Retype the lines of the records word for word, beginning at the line that contains "Observationally speaking, is" and stopping after the line that contains "which is farthest".

INPUT FOR THIS TASK
[Begin]

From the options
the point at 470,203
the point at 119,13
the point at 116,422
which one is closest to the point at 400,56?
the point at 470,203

[End]
[Begin]

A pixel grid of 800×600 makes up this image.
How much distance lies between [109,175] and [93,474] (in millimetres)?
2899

[End]
[Begin]

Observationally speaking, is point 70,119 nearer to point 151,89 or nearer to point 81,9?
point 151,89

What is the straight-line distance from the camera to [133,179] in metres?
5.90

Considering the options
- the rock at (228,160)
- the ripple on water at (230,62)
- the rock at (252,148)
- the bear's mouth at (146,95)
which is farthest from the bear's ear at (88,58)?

[End]

EXPECTED ANSWER
Observationally speaking, is point 70,119 nearer to point 151,89 or nearer to point 81,9?
point 151,89

What is the straight-line distance from the camera to [133,179] in metres?
5.90

Considering the options
- the rock at (228,160)
- the ripple on water at (230,62)
- the rock at (252,148)
- the bear's mouth at (146,95)
which is farthest from the bear's ear at (88,58)?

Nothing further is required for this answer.